Passage shown
2018 AFC U-16 Championship qualification

Tournament details
- Host countries: Saudi Arabia (Group A) Tajikistan (Group B) Iran (Group C) Nepal (Group D) Qatar (Group E) Chinese Taipei (Group F) Thailand (Group G) Myanmar (Group H) Mongolia (Group I) Indonesia (Group J)
- Dates: 16–29 September 2017
- Teams: 45 (from 1 confederation)
- Venue: 10 (in 10 host cities)

Tournament statistics
- Matches played: 73
- Goals scored: 391 (5.36 per match)
- Attendance: 20,369 (279 per match)
- Top scorer: Sutan Zico (10 goals)

= 2018 AFC U-16 Championship qualification =

The 2018 AFC U-16 Championship qualification was an international men's under-16 football competition which decides the participating teams of the 2018 AFC U-16 Championship.

A total of 16 teams qualified to play in the final tournament, including Malaysia who qualified automatically as hosts.

==Draw==
Of the 47 AFC member associations, a total of 45 teams entered the competition. The final tournament hosts Malaysia also entered in qualification despite having automatically qualified for the final tournament (they had not been confirmed as hosts at the time of the qualification draw).

The draw was held on 21 April 2017, 15:00 MYT (UTC+8), at the AFC House in Kuala Lumpur, Malaysia. The 45 teams were drawn into ten groups: five groups of five teams and five groups of four teams. For the draw, teams were divided into two zones:
- West: 23 teams from West Asia, Central Asia and South Asia, to be drawn into five groups: three groups of five teams and two groups of four teams (Groups A–E).
- East: 22 teams from ASEAN and East Asia, to be drawn into five groups: two groups of five teams and three groups of four teams (Groups F–J).

The teams were seeded in each zone according to their performance in the 2016 AFC U-16 Championship final tournament and qualification (overall ranking shown in parentheses; NR stands for non-ranked teams). The following restrictions were also applied:
- The seven teams which indicated their intention to serve as qualification group hosts prior to the draw were drawn into separate groups.

Problem A
In the qualification article, please substitute "finals" for "final tournament" while giving the text between "- Attendance: 20,369" and "the qualification draw).", inclusive.
Problem B
According to the qualification article, when and where was the draw held?
Problem C
Recast the qualification article's paragraph beginning "Of the 47 AFC member associations" as a short bulleted list that keeps its main facts.
Rely only on the qualification article when working.

(Page images and their extracted text)

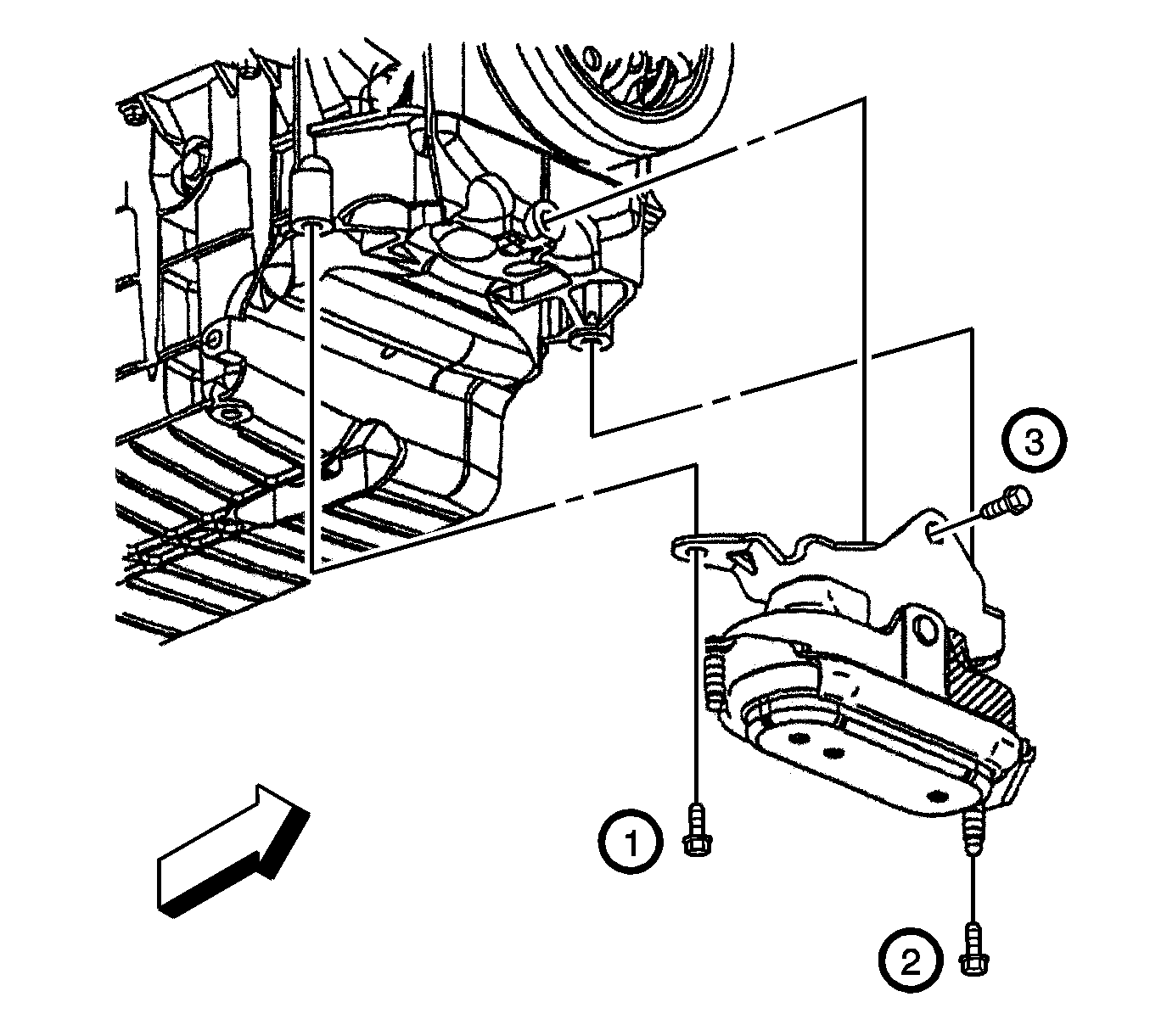 3

1

2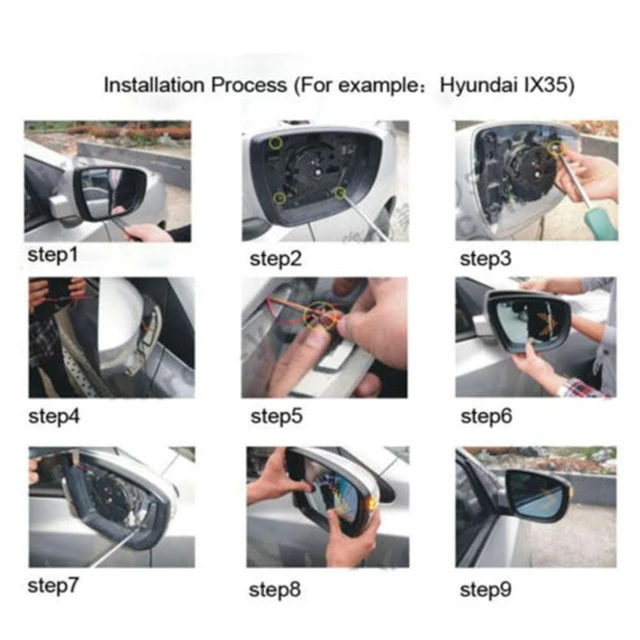 Installation Process (For example：Hyundai IX35)

step1

step2

step3

step4

step5

step6

step7

step8

step9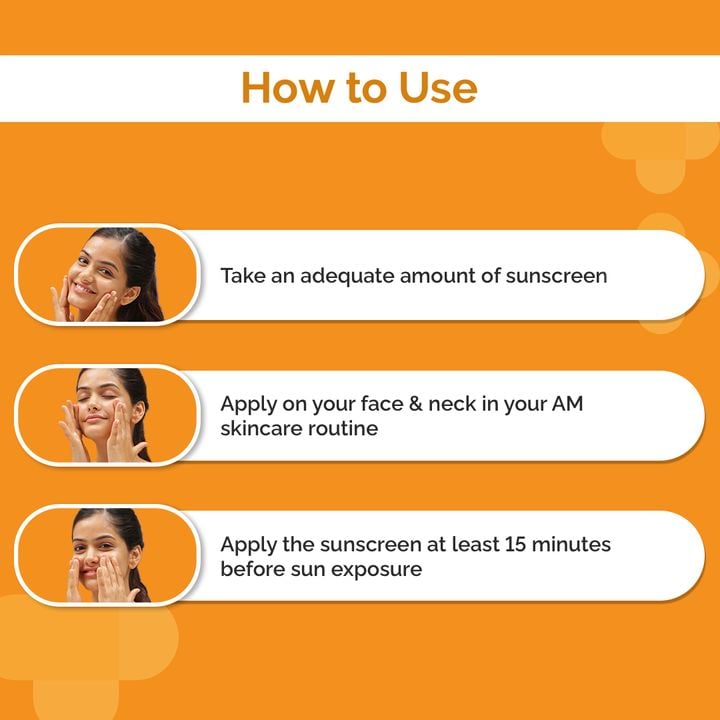 How to Use

Take an adequate amount of sunscreen

Apply on your face & neck in your AM skincare routine

Apply the sunscreen at least 15 minutes before sun exposure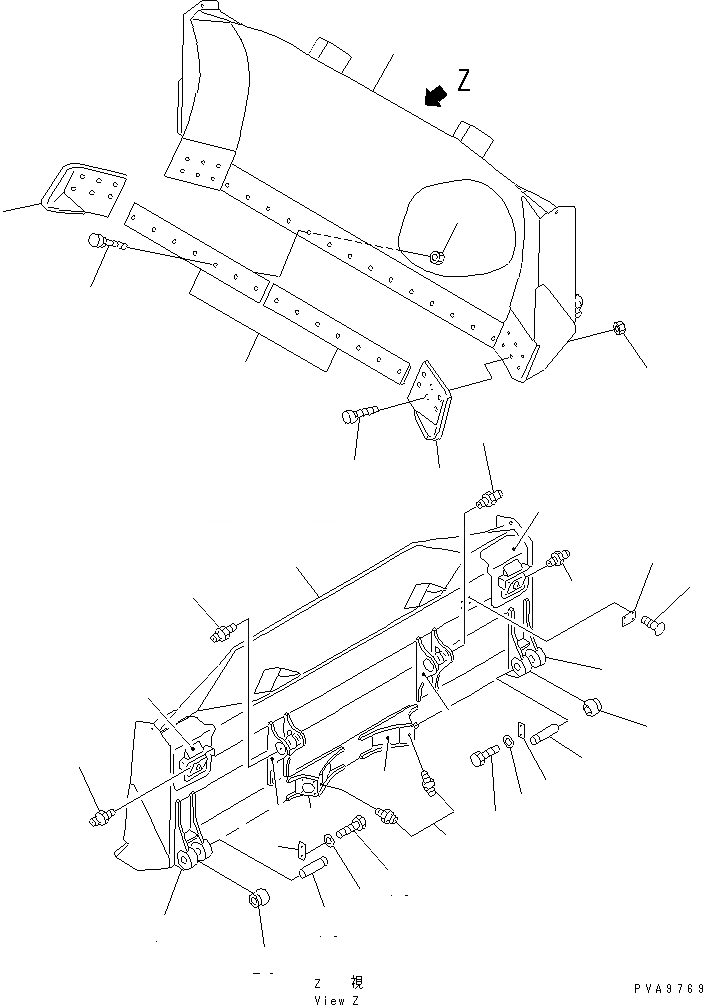 Z

Z 視
View Z

PVA9769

Your solution A
- Attendance: 20,369 (279 per match)
- Top scorer: Sutan Zico (10 goals)

= 2018 AFC U-16 Championship qualification =

The 2018 AFC U-16 Championship qualification was an international men's under-16 football competition which decides the participating teams of the 2018 AFC U-16 Championship.

A total of 16 teams qualified to play in the finals, including Malaysia who qualified automatically as hosts.

==Draw==
Of the 47 AFC member associations, a total of 45 teams entered the competition. The finals hosts Malaysia also entered in qualification despite having automatically qualified for the finals (they had not been confirmed as hosts at the time of the qualification draw).

Your solution B
On 21 April 2017 at 15:00 MYT (UTC+8), at the AFC House in Kuala Lumpur, Malaysia.

Your solution C
- 45 of the 47 AFC member associations entered the competition.
- Malaysia, the final tournament hosts, also entered qualification despite qualifying automatically.
- Malaysia had not yet been confirmed as hosts when the qualification draw took place.